Кстати, глубина «Мастера и Маргариты», романа, который стал вполне «попсовым», как раз в этом, в идее о том, что судит не Бог, а судит Воланд с божьего попущения. Это глубокая весьма мысль. Воланд в романе делает добро, по большому счету. Во всяком случае, как художественная идея, это достаточно интересно.

ЛН: Юрий Николаевич, скажите пожалуйста, что-нибудь тем людям, которые сейчас увидят картину «Посвященный» впервые.

ЮА: Ну, ребята, если вы еще не заснули, желаю вам, чтоб вы не заснули и в дальнейшем, на пятой или шестой части этого фильма. Что за картина, не знаю – вкладывали душу. Я, во всяком случае, за себя ручаюсь. Что режиссер вам скажет, не знаю. Осталась ли там эта душа, и видна ли она сквозь толщу времени, я тоже не знаю, но, в любом случае, киноманам эта картина может быть интересна хотя бы с архивной точки зрения.

Наум Клейман:«Я патриот кино, а не той или иной страны»[142]

НК: Проблема истории кино гораздо шире, чем только преподавание. Дело в том, что кино, во-первых, еще молодое искусство, которое не пережило отсев столетий, в отличие от живописи. Когда там мы видим вершины и только специалисты залезают в ущелья и смотрят, что там еще есть, то в кино все время пейзаж меняется. Он еще не устоялся. Все время вылезают какие-то другие имена, какие-то сенсации – кратковременные, может быть, продиктованные модой, закрывают то, что вчера считалось абсолютом.

И из-за этого, к сожалению, не только нет более-менее четкой картины эволюции кино, но еще она замутнена. Замутнена модой, замутнена рыночным успехом, всевозможным массовым поклонением культу звезд и так далее. То есть можно так сказать, что все еще поклоняются Золотому тельцу, а десять заповедей не выучили.

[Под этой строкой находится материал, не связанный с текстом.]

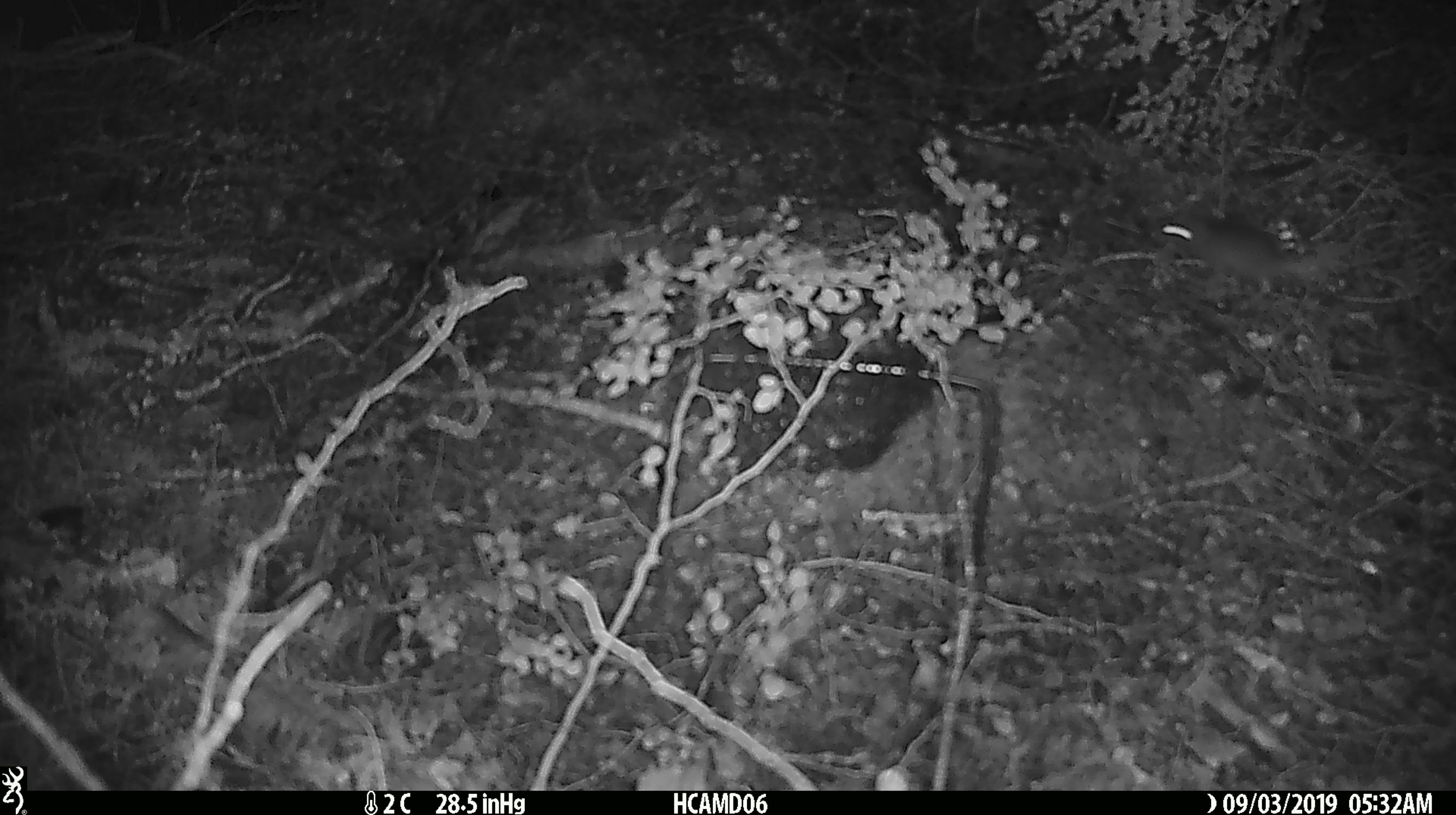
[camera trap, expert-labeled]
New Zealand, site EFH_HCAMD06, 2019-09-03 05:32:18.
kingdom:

Поэтому ситуация, к сожалению, пока в истории кино, в целом, во всем мире еще не очень ясная. И меня немножко огорчает, что, когда ты называешь имя Росселини, видишь недоуменные глаза людей. Не только потому, что Росселини – это один из столпов, это само собой. Но люди не чувствуют потребности не терять из виду тех, кто, казалось, был признан уже основоположником (одним из основоположников, разумеется) этого искусства.

Сейчас очень трудно еще и потому, что кино выработало такую иерархию, при которой игровые фильмы выше всех других форм кино. В последнее время немножечко анимация догоняет. Но документальные все равно – это периферия, а так называемое научное кино, научно-популярное кино и все, что было связано с так называемым «культурфильмом», – это вообще острова в океане.

И внутри игрового кино тоже есть иерархия, связанная с производством, с культом звезд. Потому что Голливуд находится на недосягаемой высоте, это Джомолунгма. Где-то там еще есть Монблан французского кино. А вот рядом находящееся какое-нибудь голландское кино считается возможным не знать, пусть даже два имени. Но Голландии как бы не существует на карте истории кино, да?

Поэтому я думаю, что наша задача – уже историков и преподавателей, соответственно – просеивать этот золотоносный песок и вытаскивать «золотинки» для конкретной аудитории, которая нуждается в чем-то.

Я должен сказать, что на Высших курсах, где очень сокращенное обучение (там всего два года) и ребята заняты профессией, конечно, довольно трудно рассчитывать на то, что они будут слушать систематический курс от Люмьера до наших дней. Поэтому я счел за благо не читать систематический курс. Тем более, что я брал только немое кино, не вторгался в звуковое. Это только в прошлом году так получилось, что мне пришлось заменять Кирилла Разлогова, и я начал впервые, в общем-то, читать про кино, которое наступило после изобретения звука, вплоть до Годара. Но это не моя специальность. Я очень не люблю дилетантизма такого рода.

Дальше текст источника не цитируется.